Runaway Eccentricity Growth: A Pathway for Binary Black Hole Mergers in AGN Disks

Abstract: Binary black holes embedded within the accretion disks that fuel active galactic nuclei (AGN) are promising progenitors for the source of gravitational wave events detected by LIGO/VIRGO. Several recent studies have shown that when these binaries form they should be highly eccentric and retrograde. However, many uncertainties remain concerning the orbital evolution of these binaries as they either inspiral towards merger or disassociate. Previous hydrodynamical simulations exploring their orbital evolution have been predominantly two-dimensional, or have been restricted to binaries on nearly circular orbits. We present the first high-resolution, three-dimensional local shearing-box simulations of both prograde and retrograde eccentric binary black holes embedded in AGN disks.

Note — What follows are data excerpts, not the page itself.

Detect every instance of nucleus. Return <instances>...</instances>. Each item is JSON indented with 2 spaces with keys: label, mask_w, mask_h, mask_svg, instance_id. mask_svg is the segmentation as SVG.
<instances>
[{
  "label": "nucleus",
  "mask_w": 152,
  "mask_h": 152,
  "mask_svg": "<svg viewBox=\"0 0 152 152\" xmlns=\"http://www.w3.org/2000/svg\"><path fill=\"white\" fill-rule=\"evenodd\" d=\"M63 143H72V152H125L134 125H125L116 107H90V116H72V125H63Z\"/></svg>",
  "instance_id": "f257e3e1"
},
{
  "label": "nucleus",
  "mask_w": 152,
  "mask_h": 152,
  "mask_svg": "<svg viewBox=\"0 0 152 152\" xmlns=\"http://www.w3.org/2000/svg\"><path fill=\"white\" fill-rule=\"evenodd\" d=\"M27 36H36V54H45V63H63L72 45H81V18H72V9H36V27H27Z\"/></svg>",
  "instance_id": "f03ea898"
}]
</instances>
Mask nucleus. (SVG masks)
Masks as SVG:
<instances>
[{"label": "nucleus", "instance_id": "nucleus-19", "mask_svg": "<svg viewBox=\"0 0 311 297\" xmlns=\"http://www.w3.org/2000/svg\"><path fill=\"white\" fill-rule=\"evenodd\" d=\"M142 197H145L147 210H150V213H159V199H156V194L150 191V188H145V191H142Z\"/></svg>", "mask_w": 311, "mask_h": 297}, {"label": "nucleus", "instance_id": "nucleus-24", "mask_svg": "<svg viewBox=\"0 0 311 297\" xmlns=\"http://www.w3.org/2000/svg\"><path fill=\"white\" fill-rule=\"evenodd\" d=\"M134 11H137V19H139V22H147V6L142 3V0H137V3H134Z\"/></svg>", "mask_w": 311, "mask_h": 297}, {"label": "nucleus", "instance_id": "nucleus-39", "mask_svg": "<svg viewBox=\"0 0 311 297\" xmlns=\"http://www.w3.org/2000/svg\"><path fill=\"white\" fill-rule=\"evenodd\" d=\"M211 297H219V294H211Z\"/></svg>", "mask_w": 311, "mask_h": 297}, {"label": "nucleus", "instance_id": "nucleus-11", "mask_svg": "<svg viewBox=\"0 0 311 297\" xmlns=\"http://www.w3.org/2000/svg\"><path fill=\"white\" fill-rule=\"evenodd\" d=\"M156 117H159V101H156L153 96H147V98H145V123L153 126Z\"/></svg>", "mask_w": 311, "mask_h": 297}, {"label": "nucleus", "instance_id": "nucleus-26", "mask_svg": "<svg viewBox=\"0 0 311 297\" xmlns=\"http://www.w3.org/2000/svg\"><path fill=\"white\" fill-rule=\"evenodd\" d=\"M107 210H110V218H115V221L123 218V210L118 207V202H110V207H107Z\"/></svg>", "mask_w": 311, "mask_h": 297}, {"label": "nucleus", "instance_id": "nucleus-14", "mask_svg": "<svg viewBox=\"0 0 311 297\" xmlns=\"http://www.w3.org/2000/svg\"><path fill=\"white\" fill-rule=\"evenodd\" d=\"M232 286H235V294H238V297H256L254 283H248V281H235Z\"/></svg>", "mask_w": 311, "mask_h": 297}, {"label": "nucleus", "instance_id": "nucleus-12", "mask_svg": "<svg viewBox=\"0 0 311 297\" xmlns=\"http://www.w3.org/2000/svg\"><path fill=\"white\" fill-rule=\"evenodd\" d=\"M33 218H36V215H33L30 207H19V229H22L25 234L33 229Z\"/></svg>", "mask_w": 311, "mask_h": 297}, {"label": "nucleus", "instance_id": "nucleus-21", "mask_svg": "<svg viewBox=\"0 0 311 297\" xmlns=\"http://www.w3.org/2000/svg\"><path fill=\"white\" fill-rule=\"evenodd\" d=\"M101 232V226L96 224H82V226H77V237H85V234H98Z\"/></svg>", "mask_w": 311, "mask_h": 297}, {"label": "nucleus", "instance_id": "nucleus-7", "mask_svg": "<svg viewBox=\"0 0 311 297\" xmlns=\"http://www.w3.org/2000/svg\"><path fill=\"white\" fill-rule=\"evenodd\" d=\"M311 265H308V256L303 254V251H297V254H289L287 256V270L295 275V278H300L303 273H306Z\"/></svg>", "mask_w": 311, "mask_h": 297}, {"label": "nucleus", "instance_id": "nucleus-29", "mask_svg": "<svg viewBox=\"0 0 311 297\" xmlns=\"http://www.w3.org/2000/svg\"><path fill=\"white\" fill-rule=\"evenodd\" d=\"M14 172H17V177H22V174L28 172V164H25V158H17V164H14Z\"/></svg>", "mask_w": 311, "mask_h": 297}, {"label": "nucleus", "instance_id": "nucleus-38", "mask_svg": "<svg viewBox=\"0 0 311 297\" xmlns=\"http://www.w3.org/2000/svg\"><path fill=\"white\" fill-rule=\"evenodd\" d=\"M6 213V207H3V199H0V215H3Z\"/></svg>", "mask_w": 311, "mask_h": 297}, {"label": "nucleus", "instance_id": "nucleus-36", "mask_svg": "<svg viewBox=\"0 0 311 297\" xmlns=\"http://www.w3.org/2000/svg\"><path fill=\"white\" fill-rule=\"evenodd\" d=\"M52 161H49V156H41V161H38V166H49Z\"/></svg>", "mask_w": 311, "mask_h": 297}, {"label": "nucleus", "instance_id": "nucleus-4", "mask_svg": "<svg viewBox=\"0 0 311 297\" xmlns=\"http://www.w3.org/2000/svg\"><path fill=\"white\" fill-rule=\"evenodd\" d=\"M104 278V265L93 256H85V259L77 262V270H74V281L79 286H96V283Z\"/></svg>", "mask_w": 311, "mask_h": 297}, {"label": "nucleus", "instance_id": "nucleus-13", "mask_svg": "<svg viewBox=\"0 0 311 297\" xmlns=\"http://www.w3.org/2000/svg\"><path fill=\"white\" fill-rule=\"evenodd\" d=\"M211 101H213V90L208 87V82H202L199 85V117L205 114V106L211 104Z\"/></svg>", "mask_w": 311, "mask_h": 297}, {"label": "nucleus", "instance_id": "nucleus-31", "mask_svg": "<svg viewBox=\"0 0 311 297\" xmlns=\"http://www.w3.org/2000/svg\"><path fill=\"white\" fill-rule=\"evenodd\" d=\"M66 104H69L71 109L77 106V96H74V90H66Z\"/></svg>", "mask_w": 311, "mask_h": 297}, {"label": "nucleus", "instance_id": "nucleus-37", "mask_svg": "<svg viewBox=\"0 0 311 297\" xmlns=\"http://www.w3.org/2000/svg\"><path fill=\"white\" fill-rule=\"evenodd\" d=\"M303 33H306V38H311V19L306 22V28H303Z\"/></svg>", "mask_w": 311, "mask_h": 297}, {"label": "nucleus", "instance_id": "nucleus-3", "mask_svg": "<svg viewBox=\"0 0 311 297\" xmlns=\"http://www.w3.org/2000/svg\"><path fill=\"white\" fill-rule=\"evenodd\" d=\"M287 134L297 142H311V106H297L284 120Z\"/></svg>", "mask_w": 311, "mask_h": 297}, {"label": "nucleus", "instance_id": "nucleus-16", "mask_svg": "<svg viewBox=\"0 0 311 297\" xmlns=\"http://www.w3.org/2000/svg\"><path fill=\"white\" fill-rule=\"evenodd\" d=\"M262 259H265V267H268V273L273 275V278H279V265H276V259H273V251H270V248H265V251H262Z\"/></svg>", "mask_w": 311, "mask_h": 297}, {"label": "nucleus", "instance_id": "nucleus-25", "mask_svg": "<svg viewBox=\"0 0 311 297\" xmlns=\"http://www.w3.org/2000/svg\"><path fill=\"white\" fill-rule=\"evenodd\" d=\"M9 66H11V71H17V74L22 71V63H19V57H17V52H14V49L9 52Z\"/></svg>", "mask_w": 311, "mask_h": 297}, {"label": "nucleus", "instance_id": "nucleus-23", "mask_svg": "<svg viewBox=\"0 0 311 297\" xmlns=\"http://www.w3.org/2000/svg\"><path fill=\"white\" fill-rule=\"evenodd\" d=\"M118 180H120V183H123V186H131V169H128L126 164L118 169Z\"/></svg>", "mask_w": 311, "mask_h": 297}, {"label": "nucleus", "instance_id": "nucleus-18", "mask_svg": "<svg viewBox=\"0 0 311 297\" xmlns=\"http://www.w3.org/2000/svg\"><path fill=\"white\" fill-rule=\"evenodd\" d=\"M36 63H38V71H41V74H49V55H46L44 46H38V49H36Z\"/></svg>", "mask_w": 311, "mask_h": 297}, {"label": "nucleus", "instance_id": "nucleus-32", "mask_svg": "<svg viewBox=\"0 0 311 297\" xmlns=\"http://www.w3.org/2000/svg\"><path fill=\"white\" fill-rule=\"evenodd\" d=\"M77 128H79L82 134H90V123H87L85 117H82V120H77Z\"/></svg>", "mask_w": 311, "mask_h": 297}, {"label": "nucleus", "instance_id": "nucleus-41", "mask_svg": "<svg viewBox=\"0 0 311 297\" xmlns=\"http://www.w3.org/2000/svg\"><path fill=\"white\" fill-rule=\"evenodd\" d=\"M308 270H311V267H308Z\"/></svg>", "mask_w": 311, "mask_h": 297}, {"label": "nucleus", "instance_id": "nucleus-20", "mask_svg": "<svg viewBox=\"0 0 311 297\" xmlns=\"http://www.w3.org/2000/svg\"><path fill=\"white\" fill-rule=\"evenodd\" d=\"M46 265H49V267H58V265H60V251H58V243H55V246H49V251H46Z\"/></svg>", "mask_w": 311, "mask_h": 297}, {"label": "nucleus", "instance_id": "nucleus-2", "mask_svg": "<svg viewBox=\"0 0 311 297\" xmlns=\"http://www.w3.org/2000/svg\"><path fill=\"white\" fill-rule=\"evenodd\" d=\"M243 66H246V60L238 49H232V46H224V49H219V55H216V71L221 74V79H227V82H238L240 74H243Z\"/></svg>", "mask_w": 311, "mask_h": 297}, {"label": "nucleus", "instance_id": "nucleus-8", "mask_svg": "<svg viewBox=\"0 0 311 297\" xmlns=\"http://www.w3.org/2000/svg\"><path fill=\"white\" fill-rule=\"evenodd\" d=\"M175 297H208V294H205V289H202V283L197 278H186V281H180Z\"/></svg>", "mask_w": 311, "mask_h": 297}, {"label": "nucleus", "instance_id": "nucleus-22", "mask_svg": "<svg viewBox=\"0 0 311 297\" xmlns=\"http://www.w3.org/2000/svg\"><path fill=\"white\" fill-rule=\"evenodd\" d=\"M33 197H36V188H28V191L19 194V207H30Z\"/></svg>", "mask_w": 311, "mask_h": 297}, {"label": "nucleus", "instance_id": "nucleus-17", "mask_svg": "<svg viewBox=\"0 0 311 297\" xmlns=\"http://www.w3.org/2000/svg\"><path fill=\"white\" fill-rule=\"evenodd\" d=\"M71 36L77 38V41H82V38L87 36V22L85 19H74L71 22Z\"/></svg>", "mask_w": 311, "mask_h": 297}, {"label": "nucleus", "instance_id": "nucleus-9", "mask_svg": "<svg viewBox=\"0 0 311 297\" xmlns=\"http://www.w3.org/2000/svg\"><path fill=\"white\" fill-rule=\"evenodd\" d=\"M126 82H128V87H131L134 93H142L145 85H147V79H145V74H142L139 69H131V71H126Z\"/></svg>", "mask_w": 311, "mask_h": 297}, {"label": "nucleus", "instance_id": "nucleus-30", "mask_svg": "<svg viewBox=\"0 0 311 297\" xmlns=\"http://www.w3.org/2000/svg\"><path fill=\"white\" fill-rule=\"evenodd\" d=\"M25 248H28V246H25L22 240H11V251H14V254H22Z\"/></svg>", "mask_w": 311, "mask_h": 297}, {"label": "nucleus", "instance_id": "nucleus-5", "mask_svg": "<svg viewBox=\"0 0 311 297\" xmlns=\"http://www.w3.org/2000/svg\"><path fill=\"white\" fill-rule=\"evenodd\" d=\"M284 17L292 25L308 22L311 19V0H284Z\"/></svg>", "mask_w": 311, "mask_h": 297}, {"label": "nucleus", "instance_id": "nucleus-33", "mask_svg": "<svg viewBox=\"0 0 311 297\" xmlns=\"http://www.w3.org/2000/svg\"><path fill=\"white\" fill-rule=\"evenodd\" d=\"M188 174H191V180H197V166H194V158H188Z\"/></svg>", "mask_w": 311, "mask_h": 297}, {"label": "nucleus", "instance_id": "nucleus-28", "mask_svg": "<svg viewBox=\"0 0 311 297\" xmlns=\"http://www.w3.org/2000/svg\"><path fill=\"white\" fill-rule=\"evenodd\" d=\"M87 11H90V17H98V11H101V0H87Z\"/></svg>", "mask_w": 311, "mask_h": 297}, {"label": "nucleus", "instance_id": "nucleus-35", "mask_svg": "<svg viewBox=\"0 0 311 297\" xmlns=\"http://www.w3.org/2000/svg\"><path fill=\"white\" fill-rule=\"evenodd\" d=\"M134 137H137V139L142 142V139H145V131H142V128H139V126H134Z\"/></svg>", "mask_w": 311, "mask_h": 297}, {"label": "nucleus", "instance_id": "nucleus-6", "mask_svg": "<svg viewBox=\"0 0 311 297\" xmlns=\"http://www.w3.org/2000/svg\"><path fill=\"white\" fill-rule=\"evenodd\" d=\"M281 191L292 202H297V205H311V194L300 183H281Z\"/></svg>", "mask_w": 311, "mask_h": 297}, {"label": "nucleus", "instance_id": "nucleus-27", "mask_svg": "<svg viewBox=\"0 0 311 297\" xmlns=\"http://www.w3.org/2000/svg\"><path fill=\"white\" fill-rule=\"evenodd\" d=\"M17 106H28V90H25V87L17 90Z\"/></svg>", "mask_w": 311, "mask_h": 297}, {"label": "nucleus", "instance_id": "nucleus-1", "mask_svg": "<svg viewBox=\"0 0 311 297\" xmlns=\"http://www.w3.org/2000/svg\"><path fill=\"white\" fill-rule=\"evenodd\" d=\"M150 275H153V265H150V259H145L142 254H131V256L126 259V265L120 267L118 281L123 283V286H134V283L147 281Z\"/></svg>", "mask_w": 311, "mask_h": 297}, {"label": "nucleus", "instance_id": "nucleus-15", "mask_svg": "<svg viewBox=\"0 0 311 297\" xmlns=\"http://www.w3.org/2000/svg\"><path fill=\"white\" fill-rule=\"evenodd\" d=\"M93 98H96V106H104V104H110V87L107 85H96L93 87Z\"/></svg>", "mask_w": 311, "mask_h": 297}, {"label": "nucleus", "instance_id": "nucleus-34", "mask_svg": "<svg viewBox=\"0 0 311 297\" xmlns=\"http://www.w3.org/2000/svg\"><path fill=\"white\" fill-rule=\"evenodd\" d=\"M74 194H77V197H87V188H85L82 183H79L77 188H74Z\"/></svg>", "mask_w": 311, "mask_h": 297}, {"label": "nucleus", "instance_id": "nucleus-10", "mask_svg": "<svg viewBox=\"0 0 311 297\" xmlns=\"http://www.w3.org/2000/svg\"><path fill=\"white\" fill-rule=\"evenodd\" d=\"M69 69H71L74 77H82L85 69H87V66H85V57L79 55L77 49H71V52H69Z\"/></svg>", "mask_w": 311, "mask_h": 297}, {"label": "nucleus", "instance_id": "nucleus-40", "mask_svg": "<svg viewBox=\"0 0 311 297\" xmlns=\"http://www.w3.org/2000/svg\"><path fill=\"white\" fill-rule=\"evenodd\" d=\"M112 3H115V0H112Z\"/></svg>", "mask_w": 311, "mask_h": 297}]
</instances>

We find that retrograde binaries shrink several times faster than their prograde counterparts and exhibit significant orbital eccentricity growth, the rate of which monotonically increases with binary eccentricity. Our results suggest that retrograde binaries may experience runaway orbital eccentricity growth, which may bring them close enough together at pericenter for gravitational wave emission to drive them to coalescence. Although their eccentricity is damped, prograde binaries shrink much faster than their orbital eccentricity decays, suggesting they should remain modestly eccentric as they contract towards merger. Finally, binary precession driven by the AGN disk may dominate over precession induced by the supermassive black hole depending on the binary accretion rate and its location in the AGN disk, which can subdue the evection resonance and von Ziepel-Lidov-Kozai cycles.